Text shown:
Learning the anatomy of a dog is fairly easy, as is learning terminology.
Asking someone to explain why a judge put up Dog X over the rest of the dogs in the ring, with only a photo of the winning dog, is impossible on several levels. Unless I had first hand knowledge via a conversation with the judge and he or she TOLD me why he put that dog up, I would only be guessing, at best. And without even having photos of the other dogs in competition, I could not even make a guess based on MY opinion of the entire entry. Hands on, and seeing movement, is the only way that can be done, and ten judges could offer you ten different opinions. And even seeing the same dogs in a ring, the same judge may not put the same dog up the next time. Dogs are judged "on the day" and there are many variables that come into play.

While Andy was winning Westminster, I was watching it on television and whelping a litter of his grandpuppies.


----------



## avincent52

Elsewhere on GRF, we discuss dog behavior and training, not knowing the dog or the owner or having seen the behavior. 

On guitar forums, we discuss the tone and playability of guitars that most of us haven't played, using nothing but words.

And in this thread I explained why the sky is blue in two sentences.

If you'd like me to explain football, I can do that. I can't make you a football coach, but I can explain the game so that you'll have more fun and understand it better when you watch one. And I don't want to be a dog show judge, but I would like to look at a golden retriever and have some general appreciation of its strengths and an understanding of its weaknesses. 

I guess I fail to see why golden retriever conformation is so complex and unfathomable that it defies this kind of explanation.

Given material:
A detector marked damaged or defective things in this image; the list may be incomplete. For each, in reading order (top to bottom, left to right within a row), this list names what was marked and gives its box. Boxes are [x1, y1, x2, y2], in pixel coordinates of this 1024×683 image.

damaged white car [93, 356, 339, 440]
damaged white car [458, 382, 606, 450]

To be done:
- 1) From the dog show discussion, list the things avincent52 says people discuss or explain using only words, without firsthand experience.
- 2) Translate this sentence from the dog show discussion into Spanish: "Dogs are judged "on the day" and there are many variables that come into play."
- 3) Continue the dog show discussion from its last sentence.
The lines have no connection to the dog show discussion.

Answer set:
- 1)
Dog behavior and training (elsewhere on GRF)
The tone and playability of guitars (on guitar forums)
Why the sky is blue (in this thread)

- 2) Los perros se juzgan "en el día" y hay muchas variables que entran en juego.

- 3)
Especially when you've got at least five enthusiastic newbies, and who knows how many lurkers, as an attentive audience. 


allen


----------



## LibertyME

I picked up a copy of 'the blue book' A Study of the Golden Retriever, by Marcia R. Schlehr. 
It was from Golden Retriever Club of America...it is a terrific gem - packed with information! It really helped me _begin_ to get an understanding... It was $8.50 plus a few bucks for shipping - worth every penny.


----------



## tippykayak

Like Allen, I'm a little confused by the mysticism. Maybe the question was a little too big for anybody to have time to tackle all at once?

How about we break it down a little? Can somebody post a picture of a dog that demonstrates one piece of particularly good conformation, like a great head or great rear angulation and try to explain it a little?

I can't believe that's impossibly complex. Perhaps it's the English teacher in me.


----------



## Tahnee GR

I think we can all say what we like and don't like about a dog but it is the part about why one dog wins over another that is difficult.

Andy has wonderful structure and a lovely head but more than that (and not apparent in pictures) are conditioning and showmanship, that indefinable something that draws your eye to a dog, or takes your breath away. I have seen dogs every bit as nice as Andy but who have a difficult time finishing or maybe never finish. And I have seen the opposite. I am minded of a particular dog who was a huge winner, was bred to a lot and honestly, was not a good example of what a Golden should look like, or how one should move. But, he had a beautiful head and was one of the greatest, if not the greatest, show dogs in his prime I have ever met.

So, can we tell you what we like about a dog's photo? Sure. Can we tell you why he is a BIS winner and another dog isn't? No, and especially not from a photo. The photo of Andy is a hard one, as it is at an angle. Photos are a picture of how a dog appears at a particular moment in time, from a particular angle. I had a lovely girl who couldn't take a decent photo to save her soul, and I have seen other dogs whose photos were great but any resemblance to the actual dog was purely accidental.

To quote Denise Richards (!) "It's Complicated."


----------



## avincent52

> I can't believe that's impossibly complex. Perhaps it's the English teacher in me.


While people write whole dissertations on Melville, I'm sure you could give me two paragraphs on what _Moby Dick_ is about and why it's important as a way to start the conversation.



> To quote Denise Richards (!) "It's Complicated."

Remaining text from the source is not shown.